Do not set for: 0s on high-traffic metrics. Every hiccup — a single slow scrape, a brief GC pause, a rolling restart — will trigger the alert. Production alert rules on rate-based metrics should have a minimum for of 2–5 minutes. The exception is up == 0 (instance reachability), which can reasonably use for: 1m.

Labels and Annotations — Operational Quality

Labels on alert rules are merged into the alert's label set used by Alertmanager for routing. severity: page vs severity: ticket is the most common dimension; adding team enables per-team routing to separate PagerDuty services.

Annotations carry human-readable context: summary (one-liner, appears in Slack), description (detailed, links to the runbook), and optionally runbook_url. Use Go template syntax to embed label values ({{ $labels.job }}) and the current value ({{ $value }}) directly in the notification.

Runbook links in every alert. An alert without a runbook is a puzzle handed to a sleepy engineer. The annotation runbook_url is officially supported by Alertmanager and rendered as a clickable link in most receivers. Treat a missing runbook as a deployment blocker, the same way you treat a missing test.

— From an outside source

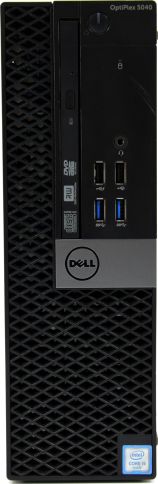 DELL Optiplex 5040 SFF Intel Core i5-6600 3.3GHz 8GB 128GB SSD DVD Windows 10 Professional PL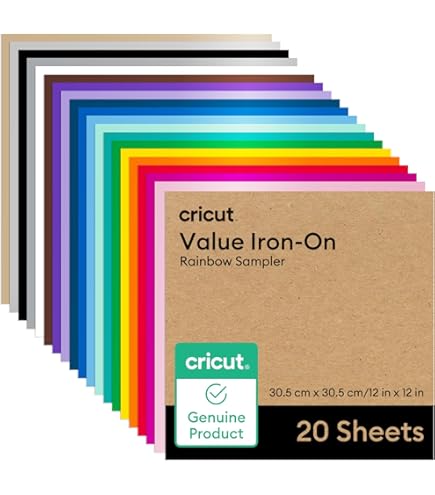 Amazon.com: Cricut Value Transfer Tape - 75ft Flat Pack, 12in x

Validating and Reloading Rules

Prometheus ships promtool — use it in CI to validate rule files before they reach production.

# Validate all rule files promtool check rules rules/*.yml # Unit-test alert expressions (promtool test rules) # test/alert_tests.yml rule_files: - ../rules/slo_alerts.yml tests: - interval: 1m input_series: - series: 'http_requests_total{job="api",status="500"}' values: '0 0 0 60 60 60 60 60 60 60' - series: 'http_requests_total{job="api",status="200"}' values: '0 1000 2000 3000 4000 5000 6000 7000 8000 9000' alert_rule_test: - eval_time: 5m alertname: HighErrorRate exp_alerts: [] # still pending, not yet 5m - eval_time: 10m alertname: HighErrorRate exp_alerts: - exp_labels: job: api severity: page team: backend

Run promtool test rules test/alert_tests.yml in your pipeline. Then reload Prometheus at runtime — no restart required — with either a SIGHUP or the HTTP reload endpoint (when --web.enable-lifecycle is set): curl -X POST http://localhost:9090/-/reload.

Production Pitfalls

Missing the recording rule for an alert expression: If your alert references a raw expensive query rather than a precomputed recording rule, under high load the evaluation may time out and the alert will silently not fire — precisely when you need it most. Always back critical alerts with recording rules.

Label cardinality explosion: Adding a high-cardinality label (e.g. user_id) to a recording rule produces one stored time series per user. That is usually catastrophic. Keep recording rules at job or service granularity, not instance or request granularity.

Evaluation interval vs. scrape interval mismatch: If you set a rule group interval shorter than the scrape interval for its underlying metrics, the rule will re-evaluate against the same data repeatedly, wasting CPU without producing new information. Keep rule intervals at or above the scrape interval.